This satellite image obtained from the National Oceanic and Atmospheric Administration (NOAA) shows Hurricane Max (R) and Tropical Storm Norma on September 14, 2017, at 2045UTC. Jose ROMERO/ NOAA/RAMMB/AFP

Hurricane Norma was bearing down on Mexico’s Baja California coastline Saturday and was expected to pass near the popular tourist area by Sunday or Monday on its present course, according to the US National Hurricane Center.

As of 1 pm Eastern Time (1800 GMT), the storm was some 240 miles (385 kilometers) south of Los Cabos, packing maximum sustained winds of 75 miles (125 kilometers) per hour and pushing north at two miles (four kilometers) an hour.

It triggered tropical storm warnings, meaning tropical storm conditions within 36 hours for parts of the peninsula, as the NHC forecast up to 20 inches of rain in isolated pockets which “may produce life-threatening flash floods.”

Another storm, Max, which made landfall on Mexico’s Pacific coast as a Category One hurricane on Thursday night but was later downgraded, had largely dissipated as of Saturday.

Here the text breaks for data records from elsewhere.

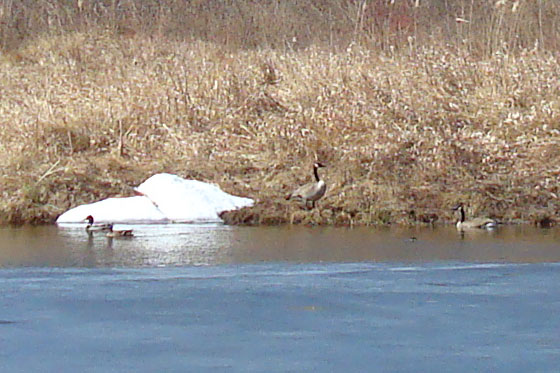 Mallard ducks and Canada Geese swimming on a melting pond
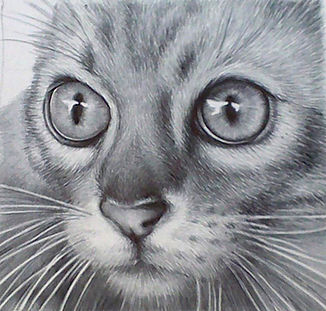 Ultra-realistic biro ballpoint pen portrait of a cat's big eyes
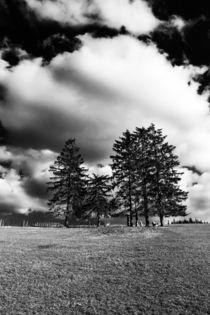 Trees von Ralph Patzel
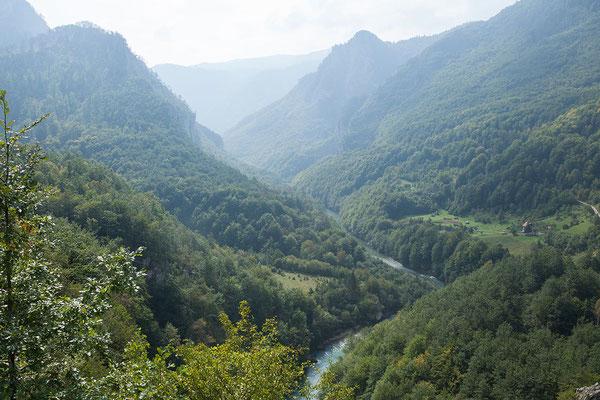 12.9. Blick von der Đurđevića-Tara-Brücke in die Tara-Schlucht.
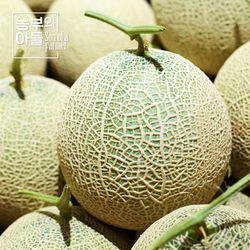 제철과일 머스크메론 7kg(3-4수)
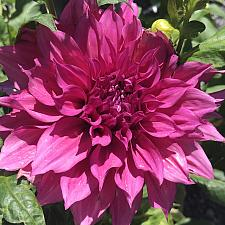 DAHLIA 'Café au Lait Rose', Large or Dinner Plate Dahlia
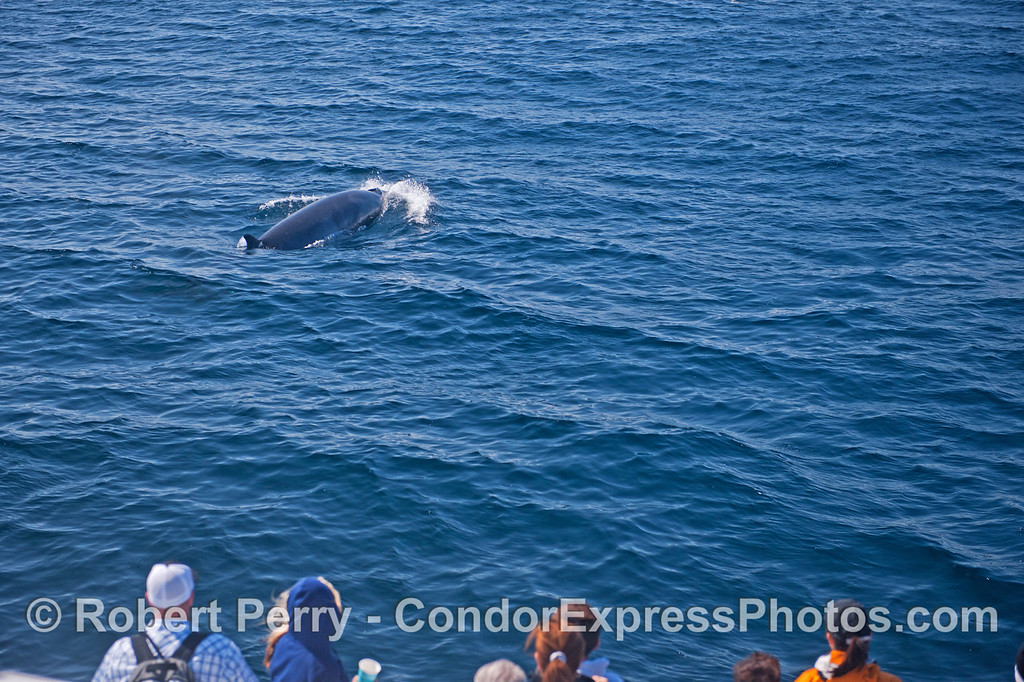 A Minke whale (<em>Balaenoptera acutorostrata</em>) rides the bow (sort of) of the Condor Express.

It had threatened southern parts of the country including the state of Oaxaca which is still struggling to recover after it bore the brunt of the damage from the 8.2 magnitude earthquake that struck Mexico only last Thursday.

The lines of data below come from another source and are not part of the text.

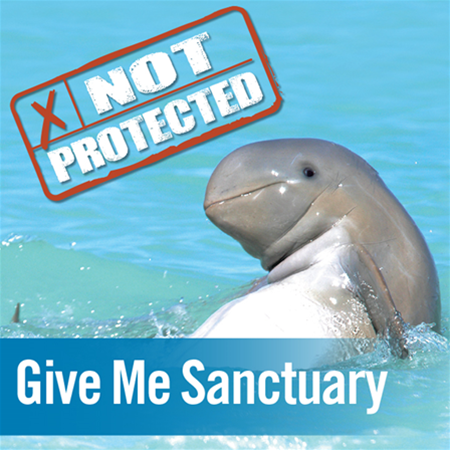 Snubfin dolphins, endemic to Northern Australia need a marine sanctuary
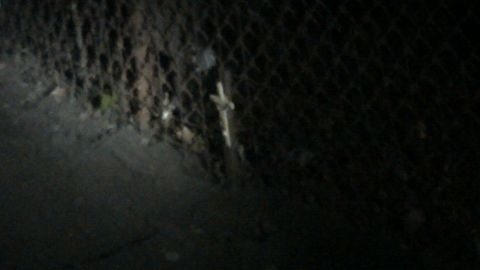 A small cross sits in Ariel Castro's backyard in this exclusive image from neighbor Verdi Adams.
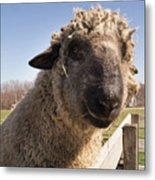 Sheep Face 2 Metal Print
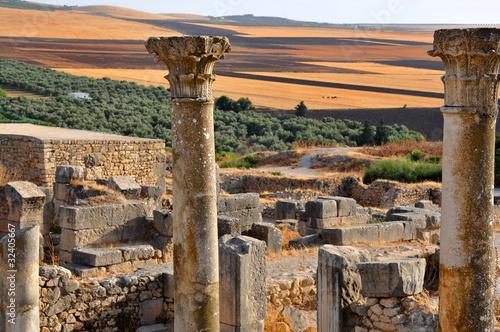 Rovine romane a Volubilis - Marocco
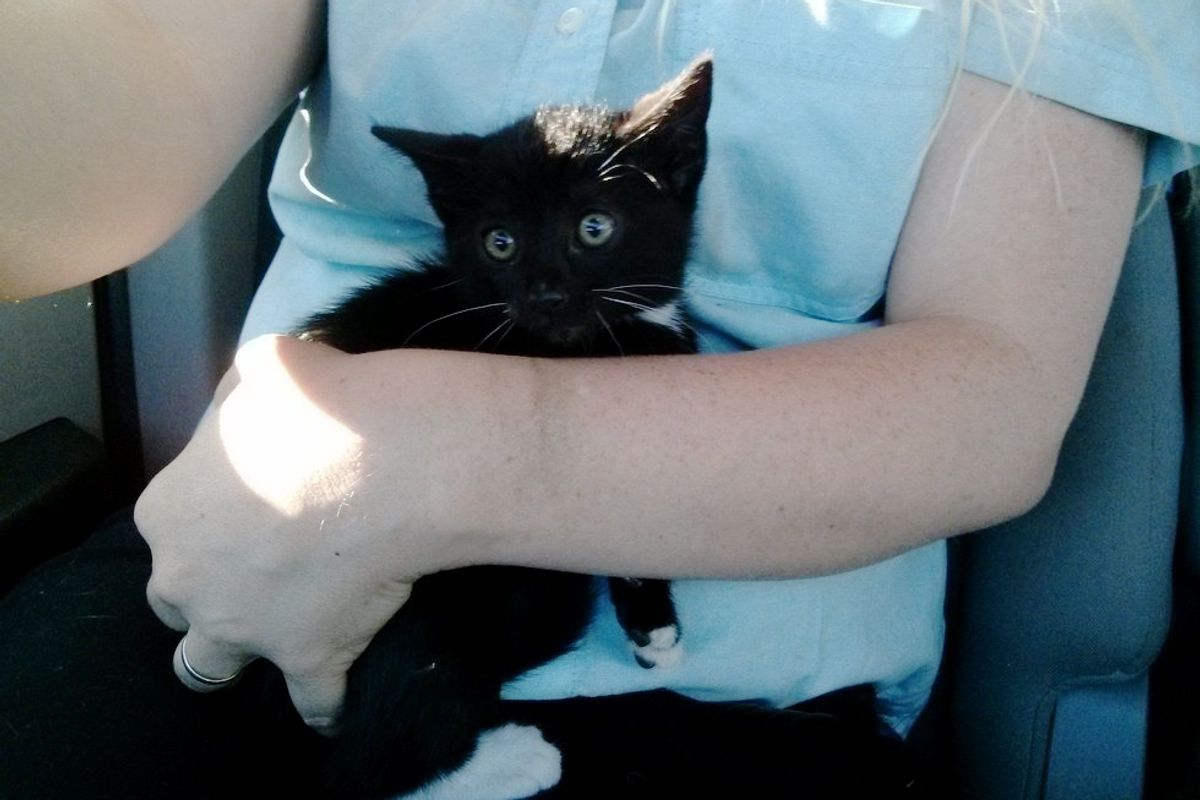 Stray Kitten Saved from Highway Doesn't Want to Stop Cuddling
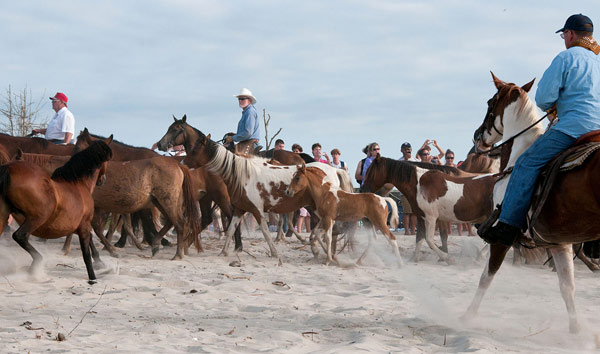 The famous Saltwater Cowboys round up the Chincoteague ponies on Assateague Island and walk them down the beach at sunrise. Photo: Bonnie U. Gruenberg [CC BY-SA 3.0] via Wikimedia Commons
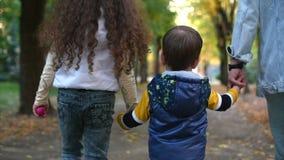 Famiglia felice, mamma che cammina con tenersi per mano dei bambini Il concetto della famiglia, madre che cammina nel parco con g archivi video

Last week, Hurricane Katia battered the Atlantic coast of Mexico and later blew itself out in the center of the country without causing major damage.

At the beginning of September, Tropical Storm Lidia left seven people dead on its stormy passage through the state of Baja California.

Mexico is one of the countries most vulnerable to hurricanes because of its thousands of miles of coastline on both the Atlantic and Pacific and its proximity to the hurricane belt.